How to Support Someone Without Making It Worse
If you know someone struggling, stop offering "helpful" advice like "just try a bite." They’ve heard it. It doesn't help. Instead, focus on creating a pressure-free environment.
- Don't comment on their plate. Seriously. Even "good job" can feel like a spotlight they didn't ask for.
- Provide safe options. If you’re hosting, ask what specific brands they trust.
- Acknowledge the effort. Recognize that for them, eating a new food is an Olympic-level feat of bravery.
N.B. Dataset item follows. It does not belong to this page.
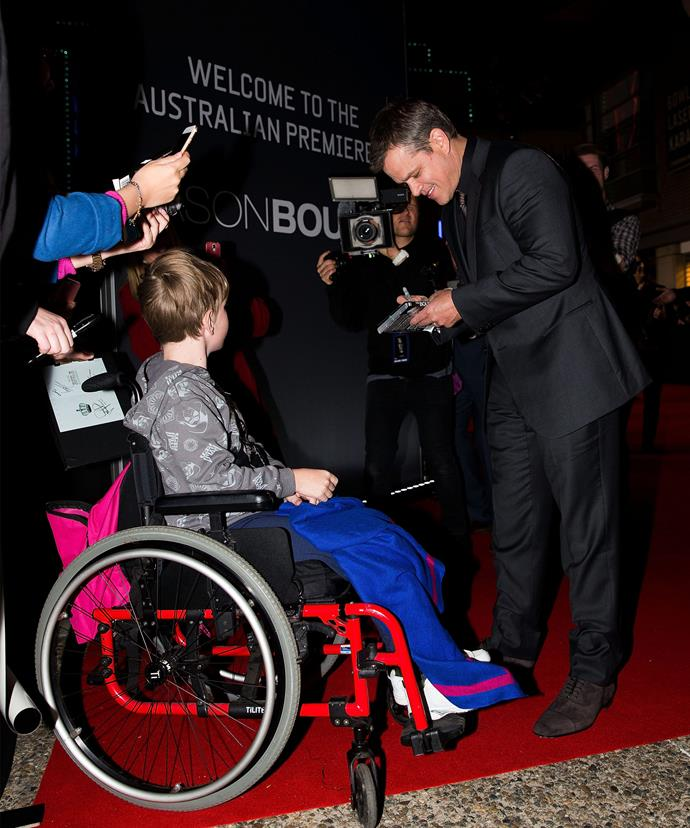 This young child in a wheelchair was beside himself at getting an autograph from his idol!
Treatment usually requires a team. You need a dietitian who specializes in EDs, a therapist for the anxiety component, and sometimes a speech-language pathologist to work on the mechanics of swallowing. Places like the National Eating Disorders Association (NEDA) offer resources specifically for restrictive disorders that don't fit the "standard" mold.
If you think you might be dealing with this, start by tracking your "safe" foods and the specific reasons why other foods feel off-limits. Is it the texture? The smell? The fear of getting sick? Identifying the "why" is the first real step toward taking control. Reach out to a specialist who understands that this is a neurological and sensory issue, not a behavioral one.
Don't wait for a medical crisis to take your struggle seriously. You deserve to have a relationship with food that doesn't feel like a constant battle for survival. Start with one small, manageable change today, even if that change is just admitting that you need a different kind of help.